Bus Guts: School Bus Seat Removal
Any school bus dweller will tell you the first step in turning a bus into a home is gutting it – specifically, seat removal. There’s a rush of adrenaline when you get that big yellow beauty where she’s going to be parked for renovations, and you just start tearing stuff out. Every time a seat comes out of the bus, we started visualizing what we’d put in its place. “This is where the bed will go.”, “That’s where we should put the kitchen.” It’s exhilarating and affirming. We got this.
“Today we’re going to rip the seats out!”, we stated confidently as we left the house on that first build day. We arrived at the property, surveyed the task, and drafted a plan. Kyle would go under the bus with a socket wrench, and I’d stay inside of it, making sure the bolts weren’t rotating as he unscrewed the nuts from below. Once he got under there, it didn’t take long before we realized that wasn’t the best possible plan of attack. We switched positions, and I popped under the bus and held the nuts stationary while he unscrewed the bolts from the inside.

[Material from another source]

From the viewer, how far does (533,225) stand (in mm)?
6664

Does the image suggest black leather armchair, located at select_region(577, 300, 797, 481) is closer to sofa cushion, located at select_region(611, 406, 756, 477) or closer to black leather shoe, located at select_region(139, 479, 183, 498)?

It took some rigging and finagling, but we finally made a tool that would adequately reach the awkwardly positioned bolts and had enough torque to budge them. Everything was going smoothly for a bench or two. I mean, rust was falling in my eyes and we both had blisters the size of golfballs, but this was fun! We were clearing space for our new home!
By the time we got to the center benches, we started realizing we needed to go about things differently. The bolts and were stripped up top, and the nuts were nearly impossible to get to from below. We were determined to get all of the seats out so we could return home victorious. We made a quick run to Home Depot to rent some heavier artillery.
Kyle got right to work on grinding the bolts down, which made a world of difference (and a terrible smell, but that was a sacrifice we were willing to make). He’d grind the bolt until the head popped off, then hammer the rest through the floor where I’d collect them. A few hours later, we had all of the seats (and most of the chewing gum kids had stuck to them) out.
To some, it may just look like a gutted school bus, but to us, it was starting to look like home.